Reproduce the lines from the start of the records through the line that contains "Image attached. Find", with "Outline" changed to "Segment" and nothing else altered.

• [Information shown]

↓

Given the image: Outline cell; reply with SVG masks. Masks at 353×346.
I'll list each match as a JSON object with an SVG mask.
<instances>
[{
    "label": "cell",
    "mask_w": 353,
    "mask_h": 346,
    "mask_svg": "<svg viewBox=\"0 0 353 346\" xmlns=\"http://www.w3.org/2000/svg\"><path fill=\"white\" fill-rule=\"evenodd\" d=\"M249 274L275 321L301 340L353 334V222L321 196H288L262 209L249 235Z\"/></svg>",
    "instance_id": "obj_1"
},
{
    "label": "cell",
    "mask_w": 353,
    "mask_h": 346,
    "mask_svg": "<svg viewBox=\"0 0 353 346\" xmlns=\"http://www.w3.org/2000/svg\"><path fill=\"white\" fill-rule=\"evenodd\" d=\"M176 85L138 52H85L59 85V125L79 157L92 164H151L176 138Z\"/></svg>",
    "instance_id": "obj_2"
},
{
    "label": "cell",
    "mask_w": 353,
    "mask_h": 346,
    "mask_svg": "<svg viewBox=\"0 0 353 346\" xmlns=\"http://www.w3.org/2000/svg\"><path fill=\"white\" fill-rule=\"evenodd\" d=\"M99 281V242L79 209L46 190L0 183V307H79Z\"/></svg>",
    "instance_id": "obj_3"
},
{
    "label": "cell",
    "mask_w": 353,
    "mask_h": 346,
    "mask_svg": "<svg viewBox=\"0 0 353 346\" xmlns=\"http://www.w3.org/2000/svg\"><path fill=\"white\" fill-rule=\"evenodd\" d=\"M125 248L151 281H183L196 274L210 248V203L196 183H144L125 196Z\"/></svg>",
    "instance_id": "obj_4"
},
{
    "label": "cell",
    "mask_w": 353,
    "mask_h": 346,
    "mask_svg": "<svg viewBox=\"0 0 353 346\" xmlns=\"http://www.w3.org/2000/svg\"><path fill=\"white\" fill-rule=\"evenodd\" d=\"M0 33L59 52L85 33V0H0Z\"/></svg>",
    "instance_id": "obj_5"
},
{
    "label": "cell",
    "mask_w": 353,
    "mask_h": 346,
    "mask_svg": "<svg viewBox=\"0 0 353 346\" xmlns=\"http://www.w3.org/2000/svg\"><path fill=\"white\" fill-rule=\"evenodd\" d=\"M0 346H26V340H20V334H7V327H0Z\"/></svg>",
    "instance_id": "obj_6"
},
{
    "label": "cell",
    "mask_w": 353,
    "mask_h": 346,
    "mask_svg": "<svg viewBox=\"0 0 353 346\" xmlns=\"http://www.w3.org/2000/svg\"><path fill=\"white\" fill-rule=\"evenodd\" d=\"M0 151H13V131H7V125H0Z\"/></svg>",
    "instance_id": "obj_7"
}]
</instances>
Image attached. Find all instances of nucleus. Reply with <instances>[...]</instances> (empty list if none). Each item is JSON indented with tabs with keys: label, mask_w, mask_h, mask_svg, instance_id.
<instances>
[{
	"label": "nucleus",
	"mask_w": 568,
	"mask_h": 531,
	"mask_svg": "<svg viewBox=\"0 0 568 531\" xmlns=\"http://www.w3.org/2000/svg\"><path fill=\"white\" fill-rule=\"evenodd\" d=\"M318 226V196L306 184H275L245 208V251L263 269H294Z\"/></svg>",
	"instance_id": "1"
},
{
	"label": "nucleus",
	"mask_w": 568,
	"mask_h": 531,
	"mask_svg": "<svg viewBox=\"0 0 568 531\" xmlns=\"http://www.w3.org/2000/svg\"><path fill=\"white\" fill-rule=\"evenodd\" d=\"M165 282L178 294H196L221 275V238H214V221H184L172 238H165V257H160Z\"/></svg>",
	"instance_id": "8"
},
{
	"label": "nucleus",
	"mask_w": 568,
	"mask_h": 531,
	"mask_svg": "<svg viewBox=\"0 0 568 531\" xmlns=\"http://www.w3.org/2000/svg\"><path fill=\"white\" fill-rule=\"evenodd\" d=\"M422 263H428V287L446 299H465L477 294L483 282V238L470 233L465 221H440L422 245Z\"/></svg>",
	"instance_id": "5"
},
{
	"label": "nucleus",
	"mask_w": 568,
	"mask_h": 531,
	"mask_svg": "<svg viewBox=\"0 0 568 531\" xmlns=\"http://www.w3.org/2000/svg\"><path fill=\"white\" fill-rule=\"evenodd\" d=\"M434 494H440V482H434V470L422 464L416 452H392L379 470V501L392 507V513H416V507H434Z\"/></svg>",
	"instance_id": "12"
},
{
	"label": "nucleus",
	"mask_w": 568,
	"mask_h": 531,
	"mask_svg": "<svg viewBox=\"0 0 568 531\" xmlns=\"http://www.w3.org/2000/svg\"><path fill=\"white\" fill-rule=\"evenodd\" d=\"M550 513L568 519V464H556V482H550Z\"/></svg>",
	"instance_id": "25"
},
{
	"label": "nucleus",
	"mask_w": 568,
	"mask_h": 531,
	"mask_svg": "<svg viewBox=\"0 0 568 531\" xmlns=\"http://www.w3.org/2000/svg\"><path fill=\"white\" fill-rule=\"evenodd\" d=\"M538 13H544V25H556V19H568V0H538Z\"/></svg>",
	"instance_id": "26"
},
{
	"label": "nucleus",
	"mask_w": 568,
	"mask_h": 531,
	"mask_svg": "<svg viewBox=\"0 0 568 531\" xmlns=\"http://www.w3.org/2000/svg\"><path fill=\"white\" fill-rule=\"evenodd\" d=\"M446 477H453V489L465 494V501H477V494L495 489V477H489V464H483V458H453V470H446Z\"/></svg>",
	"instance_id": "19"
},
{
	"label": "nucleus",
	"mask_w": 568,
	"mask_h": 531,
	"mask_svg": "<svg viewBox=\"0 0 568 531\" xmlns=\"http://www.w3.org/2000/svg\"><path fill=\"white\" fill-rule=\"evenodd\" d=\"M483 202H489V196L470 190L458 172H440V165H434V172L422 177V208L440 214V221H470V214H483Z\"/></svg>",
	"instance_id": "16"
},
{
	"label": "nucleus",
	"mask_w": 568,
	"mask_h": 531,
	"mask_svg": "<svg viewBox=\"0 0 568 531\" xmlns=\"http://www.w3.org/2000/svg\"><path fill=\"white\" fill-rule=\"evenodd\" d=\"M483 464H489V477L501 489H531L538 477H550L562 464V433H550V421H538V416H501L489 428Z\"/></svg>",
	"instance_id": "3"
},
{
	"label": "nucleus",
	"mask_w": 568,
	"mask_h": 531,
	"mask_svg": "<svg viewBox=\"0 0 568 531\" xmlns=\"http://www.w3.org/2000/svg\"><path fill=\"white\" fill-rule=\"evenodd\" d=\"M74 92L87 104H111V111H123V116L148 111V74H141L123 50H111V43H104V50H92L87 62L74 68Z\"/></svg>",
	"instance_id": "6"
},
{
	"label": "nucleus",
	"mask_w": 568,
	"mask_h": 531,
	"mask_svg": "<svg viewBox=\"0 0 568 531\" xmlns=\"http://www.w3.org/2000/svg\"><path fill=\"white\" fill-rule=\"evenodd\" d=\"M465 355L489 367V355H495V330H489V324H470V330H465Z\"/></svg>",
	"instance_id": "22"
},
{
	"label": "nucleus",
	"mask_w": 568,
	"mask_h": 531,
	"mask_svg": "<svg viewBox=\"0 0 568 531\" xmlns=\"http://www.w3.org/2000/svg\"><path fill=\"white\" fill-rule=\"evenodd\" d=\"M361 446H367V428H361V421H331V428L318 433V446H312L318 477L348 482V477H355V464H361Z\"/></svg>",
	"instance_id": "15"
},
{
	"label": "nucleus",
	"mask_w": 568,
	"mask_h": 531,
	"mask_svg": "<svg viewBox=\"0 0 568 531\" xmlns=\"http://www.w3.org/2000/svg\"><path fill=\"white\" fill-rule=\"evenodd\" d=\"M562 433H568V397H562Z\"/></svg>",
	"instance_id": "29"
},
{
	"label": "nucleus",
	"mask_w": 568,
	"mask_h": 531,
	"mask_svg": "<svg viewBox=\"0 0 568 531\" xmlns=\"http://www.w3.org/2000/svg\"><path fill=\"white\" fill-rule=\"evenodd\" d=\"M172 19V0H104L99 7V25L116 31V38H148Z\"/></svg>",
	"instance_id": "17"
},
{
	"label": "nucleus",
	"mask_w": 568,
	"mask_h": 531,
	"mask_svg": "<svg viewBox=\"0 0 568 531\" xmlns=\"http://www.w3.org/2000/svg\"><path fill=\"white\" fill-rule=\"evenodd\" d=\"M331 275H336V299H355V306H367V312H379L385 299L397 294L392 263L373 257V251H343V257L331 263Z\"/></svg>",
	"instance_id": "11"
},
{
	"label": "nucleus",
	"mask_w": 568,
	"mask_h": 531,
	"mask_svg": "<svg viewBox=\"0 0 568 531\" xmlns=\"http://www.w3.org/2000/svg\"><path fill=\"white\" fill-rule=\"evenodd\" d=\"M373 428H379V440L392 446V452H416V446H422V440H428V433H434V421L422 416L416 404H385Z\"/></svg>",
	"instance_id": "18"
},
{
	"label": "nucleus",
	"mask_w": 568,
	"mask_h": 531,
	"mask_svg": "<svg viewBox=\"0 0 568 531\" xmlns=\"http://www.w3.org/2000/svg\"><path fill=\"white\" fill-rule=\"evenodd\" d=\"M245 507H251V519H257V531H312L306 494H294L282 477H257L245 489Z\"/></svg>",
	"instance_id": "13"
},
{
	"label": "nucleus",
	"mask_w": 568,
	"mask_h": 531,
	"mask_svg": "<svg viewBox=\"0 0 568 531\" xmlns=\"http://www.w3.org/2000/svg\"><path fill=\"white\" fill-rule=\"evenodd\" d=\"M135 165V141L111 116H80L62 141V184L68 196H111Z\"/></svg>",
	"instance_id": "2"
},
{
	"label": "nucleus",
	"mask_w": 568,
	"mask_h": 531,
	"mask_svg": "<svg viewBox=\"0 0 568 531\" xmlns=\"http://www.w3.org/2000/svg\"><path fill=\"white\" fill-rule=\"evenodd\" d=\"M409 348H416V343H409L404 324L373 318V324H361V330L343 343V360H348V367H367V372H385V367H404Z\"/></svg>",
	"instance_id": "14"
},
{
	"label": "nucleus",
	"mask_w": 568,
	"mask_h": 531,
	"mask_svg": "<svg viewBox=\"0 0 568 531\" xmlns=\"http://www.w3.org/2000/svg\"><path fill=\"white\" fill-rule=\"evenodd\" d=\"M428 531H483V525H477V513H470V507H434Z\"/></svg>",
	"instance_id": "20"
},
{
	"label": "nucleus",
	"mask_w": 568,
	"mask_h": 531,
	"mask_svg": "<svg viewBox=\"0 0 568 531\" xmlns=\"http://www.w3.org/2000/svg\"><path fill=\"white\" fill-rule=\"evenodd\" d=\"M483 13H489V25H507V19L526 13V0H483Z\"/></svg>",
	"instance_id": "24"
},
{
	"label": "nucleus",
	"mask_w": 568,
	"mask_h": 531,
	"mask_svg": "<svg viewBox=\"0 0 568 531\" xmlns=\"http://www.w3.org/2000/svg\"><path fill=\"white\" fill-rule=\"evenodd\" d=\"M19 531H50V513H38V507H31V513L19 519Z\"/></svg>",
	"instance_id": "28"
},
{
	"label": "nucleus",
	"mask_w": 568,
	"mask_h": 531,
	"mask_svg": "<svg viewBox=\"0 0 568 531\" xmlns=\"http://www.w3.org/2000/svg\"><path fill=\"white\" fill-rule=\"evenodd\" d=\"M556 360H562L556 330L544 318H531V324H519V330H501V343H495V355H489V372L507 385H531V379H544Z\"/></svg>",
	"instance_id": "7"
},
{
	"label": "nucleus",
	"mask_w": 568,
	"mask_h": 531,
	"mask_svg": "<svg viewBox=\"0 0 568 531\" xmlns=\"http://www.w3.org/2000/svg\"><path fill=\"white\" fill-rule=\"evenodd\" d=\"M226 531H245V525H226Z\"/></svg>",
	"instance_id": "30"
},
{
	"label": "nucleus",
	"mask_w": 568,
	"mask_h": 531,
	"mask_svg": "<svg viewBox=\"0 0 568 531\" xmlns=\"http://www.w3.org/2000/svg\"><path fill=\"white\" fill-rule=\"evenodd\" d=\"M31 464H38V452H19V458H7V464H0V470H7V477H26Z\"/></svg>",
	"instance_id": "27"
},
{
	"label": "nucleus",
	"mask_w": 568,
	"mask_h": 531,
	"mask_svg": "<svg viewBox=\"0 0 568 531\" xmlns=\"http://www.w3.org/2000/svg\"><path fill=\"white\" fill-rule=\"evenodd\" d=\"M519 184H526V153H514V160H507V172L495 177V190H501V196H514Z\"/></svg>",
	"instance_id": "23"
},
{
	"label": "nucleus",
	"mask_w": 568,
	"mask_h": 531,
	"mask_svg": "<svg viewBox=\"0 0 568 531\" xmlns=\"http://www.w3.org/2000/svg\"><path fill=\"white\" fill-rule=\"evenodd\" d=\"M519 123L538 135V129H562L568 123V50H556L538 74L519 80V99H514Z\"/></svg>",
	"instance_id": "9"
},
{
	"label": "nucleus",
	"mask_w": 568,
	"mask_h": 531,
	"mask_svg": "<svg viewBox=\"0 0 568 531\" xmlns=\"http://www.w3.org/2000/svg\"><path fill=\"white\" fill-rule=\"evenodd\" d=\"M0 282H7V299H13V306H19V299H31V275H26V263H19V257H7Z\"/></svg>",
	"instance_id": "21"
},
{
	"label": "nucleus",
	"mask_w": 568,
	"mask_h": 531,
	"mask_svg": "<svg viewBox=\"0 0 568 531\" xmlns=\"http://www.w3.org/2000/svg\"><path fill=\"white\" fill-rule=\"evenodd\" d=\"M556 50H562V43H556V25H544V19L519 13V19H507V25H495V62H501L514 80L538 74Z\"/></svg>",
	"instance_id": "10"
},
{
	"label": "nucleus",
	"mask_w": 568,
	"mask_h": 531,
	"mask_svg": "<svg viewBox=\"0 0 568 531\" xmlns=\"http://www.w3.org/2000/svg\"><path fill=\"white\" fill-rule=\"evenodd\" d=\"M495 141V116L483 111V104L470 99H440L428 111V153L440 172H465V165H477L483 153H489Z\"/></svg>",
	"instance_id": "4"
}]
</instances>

↑

• [Task output]
Given the image: Segment cell; reply with SVG masks. Masks at 353×346.
I'll list each match as a JSON object with an SVG mask.
<instances>
[{
    "label": "cell",
    "mask_w": 353,
    "mask_h": 346,
    "mask_svg": "<svg viewBox=\"0 0 353 346\" xmlns=\"http://www.w3.org/2000/svg\"><path fill=\"white\" fill-rule=\"evenodd\" d=\"M249 274L275 321L301 340L353 334V222L321 196H288L262 209L249 235Z\"/></svg>",
    "instance_id": "obj_1"
},
{
    "label": "cell",
    "mask_w": 353,
    "mask_h": 346,
    "mask_svg": "<svg viewBox=\"0 0 353 346\" xmlns=\"http://www.w3.org/2000/svg\"><path fill=\"white\" fill-rule=\"evenodd\" d=\"M176 85L138 52H85L59 85V125L79 157L92 164H151L176 138Z\"/></svg>",
    "instance_id": "obj_2"
},
{
    "label": "cell",
    "mask_w": 353,
    "mask_h": 346,
    "mask_svg": "<svg viewBox=\"0 0 353 346\" xmlns=\"http://www.w3.org/2000/svg\"><path fill=\"white\" fill-rule=\"evenodd\" d=\"M99 281V242L79 209L46 190L0 183V307H79Z\"/></svg>",
    "instance_id": "obj_3"
},
{
    "label": "cell",
    "mask_w": 353,
    "mask_h": 346,
    "mask_svg": "<svg viewBox=\"0 0 353 346\" xmlns=\"http://www.w3.org/2000/svg\"><path fill=\"white\" fill-rule=\"evenodd\" d=\"M125 248L151 281H183L196 274L210 248V203L196 183H144L125 196Z\"/></svg>",
    "instance_id": "obj_4"
},
{
    "label": "cell",
    "mask_w": 353,
    "mask_h": 346,
    "mask_svg": "<svg viewBox=\"0 0 353 346\" xmlns=\"http://www.w3.org/2000/svg\"><path fill=\"white\" fill-rule=\"evenodd\" d=\"M0 33L59 52L85 33V0H0Z\"/></svg>",
    "instance_id": "obj_5"
},
{
    "label": "cell",
    "mask_w": 353,
    "mask_h": 346,
    "mask_svg": "<svg viewBox=\"0 0 353 346\" xmlns=\"http://www.w3.org/2000/svg\"><path fill=\"white\" fill-rule=\"evenodd\" d=\"M0 346H26V340H20V334H7V327H0Z\"/></svg>",
    "instance_id": "obj_6"
},
{
    "label": "cell",
    "mask_w": 353,
    "mask_h": 346,
    "mask_svg": "<svg viewBox=\"0 0 353 346\" xmlns=\"http://www.w3.org/2000/svg\"><path fill=\"white\" fill-rule=\"evenodd\" d=\"M0 151H13V131H7V125H0Z\"/></svg>",
    "instance_id": "obj_7"
}]
</instances>
Image attached. Find all instances of nucleus. Reply with <instances>[...]</instances> (empty list if none). Each item is JSON indented with tabs with keys: label, mask_w, mask_h, mask_svg, instance_id.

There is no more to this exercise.